20 weeks.  Ultrasound.  Mark and I decided early on we do not want to know the gender.  Our nursery is sea life and blue and green and beautiful.  Shells from our honeymoon are nailed to the walls and piled in bowls in the room.  Books about the sea and its creatures line the shelves. I can't believe this is our child's room.  

We see Ceci again, though we can no longer call her that because she is so big.  We see her face for the first time, her legs, arms feet.  Its all too amazing.  She can't get a good face shot.  The tech is a bit rough, its painful but I want to see more.  More bad news, I have complete placenta previa.  Another explanation for my heavy bleeding.  At least I have another answer.  

In a moment of weakness I ask the tech the gender.  She manipulates my belly over and over...but the baby's legs are sealed shut.  I get up, go to the bathroom, jump up and down, drink juice...nothing.  Our lazy baby is still snoozing away.  I am crushed, I need to know.  I walk out tearful.  I show my sister the pictures and comment on how much the baby looks like Mark.  To this day she still thinks I was upset because of my child's resemblance to her father.  But I wanted to have girl now, so badly I couldn't think about anything else. 

I didnt always feel this way.  In the beginning all I could think of was having a boy.  I became rather annoyed when people said I looked to be carrying a girl.  What did they know?  I am having a boy....period.  Until one day I woke up and wanted a girl, more badly than I had wanted my boy.  I wanted to buy pink clothes and bows and snuggle my baby girl.  I am now obsessed with having a girl, and I have to know, and I can't.  Add in my pregnancy hormones and the heat and I am not a happy or pleasant person.  My mother is convinced we are having a girl, she even filled my baby's closet with pink, organic outfits she bought when I was only 9 weeks pregnant.  I think she is crazy, but try to stop my mother from buying baby clothes and you'd only encourage her more. 

I have another ultrasound at 26 weeks, placenta is still firmly in place and is very unlikely to move.  We start talking about c-sections.  Because of my history, my OB says we may have to go as early at 32 weeks if the baby is struggling.  I am as inactive as I can possibly be.  I am swelling up.  My feet, my fingers.  At one point I attempt to remove the beautiful wedding rings from my hand.  After many lotions, potions and tricks, no one is able to take it off.  My skin is raw and bleeding.  We make the trip to a jewelry store 40 minutes away to have some old man cut the rings off my fat fingers.  We shop for baby clothes while he welds the rings back together.  My doctor calls, I have borderline gestational diabetes.  I passed the big test, but not by much.  More good news.  

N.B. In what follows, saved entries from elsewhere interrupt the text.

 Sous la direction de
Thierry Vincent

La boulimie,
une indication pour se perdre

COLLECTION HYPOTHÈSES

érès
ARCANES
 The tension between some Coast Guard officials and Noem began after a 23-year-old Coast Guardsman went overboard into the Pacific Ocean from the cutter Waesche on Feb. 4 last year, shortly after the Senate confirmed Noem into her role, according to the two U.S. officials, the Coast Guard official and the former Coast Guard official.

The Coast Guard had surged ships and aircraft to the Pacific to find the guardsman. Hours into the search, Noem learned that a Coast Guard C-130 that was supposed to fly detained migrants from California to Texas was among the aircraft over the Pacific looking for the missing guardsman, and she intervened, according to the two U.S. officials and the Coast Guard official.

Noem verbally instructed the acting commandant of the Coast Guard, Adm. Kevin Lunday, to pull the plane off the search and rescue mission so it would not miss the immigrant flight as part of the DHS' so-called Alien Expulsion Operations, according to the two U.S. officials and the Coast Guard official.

I research placenta previa.  It happens in 2% of pregnancies, gestational diabetes happens in 1%.  Those are some odds I am beating.  And then, some good news.  My placenta is moving...it shouldn't, but it is.  Over the next few weeks it moves little by little until finally, it is the required 3 cm away from the cervix (6 cm, actually).  C-section is off!

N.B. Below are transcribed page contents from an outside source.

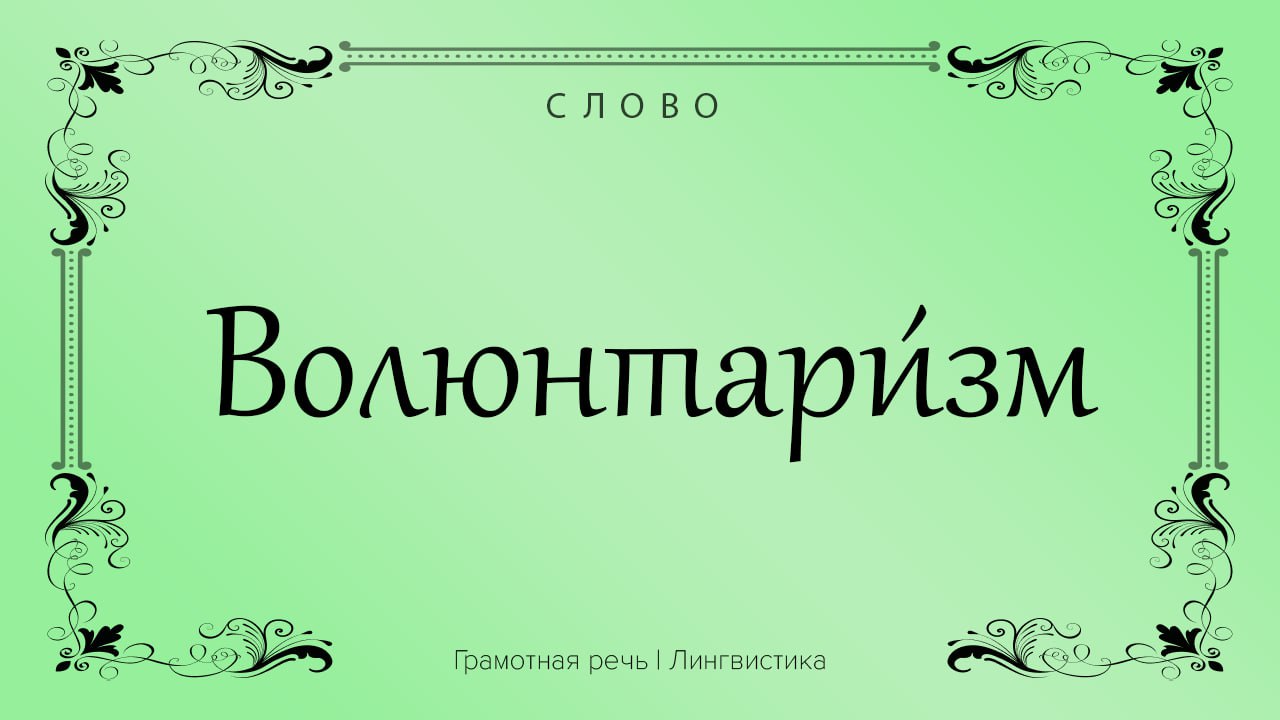 СЛОВО

Волюнтари́зм

Грамотная речь | Лингвистика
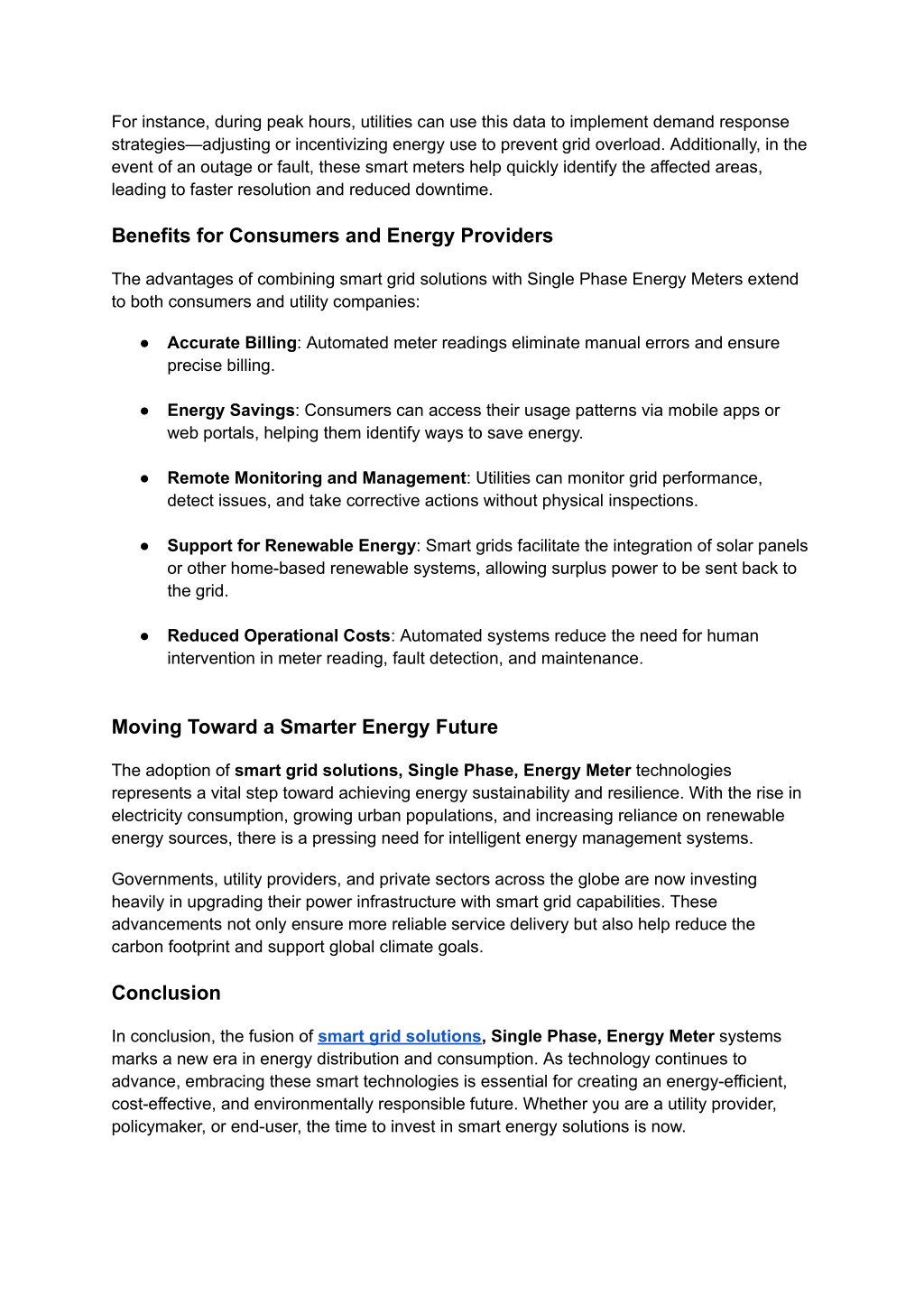 For instance, during peak hours, utilities can use this data to implement demand response strategies—adjusting or incentivizing energy use to prevent grid overload. Additionally, in the event of an outage or fault, these smart meters help quickly identify the affected areas, leading to faster resolution and reduced downtime.

Benefits for Consumers and Energy Providers

The advantages of combining smart grid solutions with Single Phase Energy Meters extend to both consumers and utility companies:

● Accurate Billing: Automated meter readings eliminate manual errors and ensure precise billing.

● Energy Savings: Consumers can access their usage patterns via mobile apps or web portals, helping them identify ways to save energy.

● Remote Monitoring and Management: Utilities can monitor grid performance, detect issues, and take corrective actions without physical inspections.

● Support for Renewable Energy: Smart grids facilitate the integration of solar panels or other home-based renewable systems, allowing surplus power to be sent back to the grid.

● Reduced Operational Costs: Automated systems reduce the need for human intervention in meter reading, fault detection, and maintenance.

Moving Toward a Smarter Energy Future

The adoption of smart grid solutions, Single Phase, Energy Meter technologies represents a vital step toward achieving energy sustainability and resilience. With the rise in electricity consumption, growing urban populations, and increasing reliance on renewable energy sources, there is a pressing need for intelligent energy management systems.

Governments, utility providers, and private sectors across the globe are now investing heavily in upgrading their power infrastructure with smart grid capabilities. These advancements not only ensure more reliable service delivery but also help reduce the carbon footprint and support global climate goals.

Conclusion

In conclusion, the fusion of smart grid solutions, Single Phase, Energy Meter systems marks a new era in energy distribution and consumption. As technology continues to advance, embracing these smart technologies is essential for creating an energy-efficient, cost-effective, and environmentally responsible future. Whether you are a utility provider, policymaker, or end-user, the time to invest in smart energy solutions is now.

More ultrasounds.  I am absolutely huge.  My feet are unrecognizably swollen.  My hands and face are as well.  I am happily reading all about labor.  I want med free, hypno-birthing.  I read all about the history of birthing, autobiographies by midwives and listen to my tapes, attend my childbirth classes.  I buy special lotions and oils to help me through my labor.  I can't contain my excitement.  When will it happen? How will it happen, where will I be?  I pack, unpack and repack my bag.  Over and over.  I fold onesies and boil pacifiers and rearrange my apartment daily.  I buy birthing tapes and balls and hire a doula.  

We are getting closer.  We have known our baby was breech since 26 weeks.  We are told over and over that she will turn, we have time.  Every week, she is still breech.  I have hope, I know she will turn.  I am going natural if it kills me.  I listen to my tapes, do my pregnancy yoga and dream about the day I will meet my baby.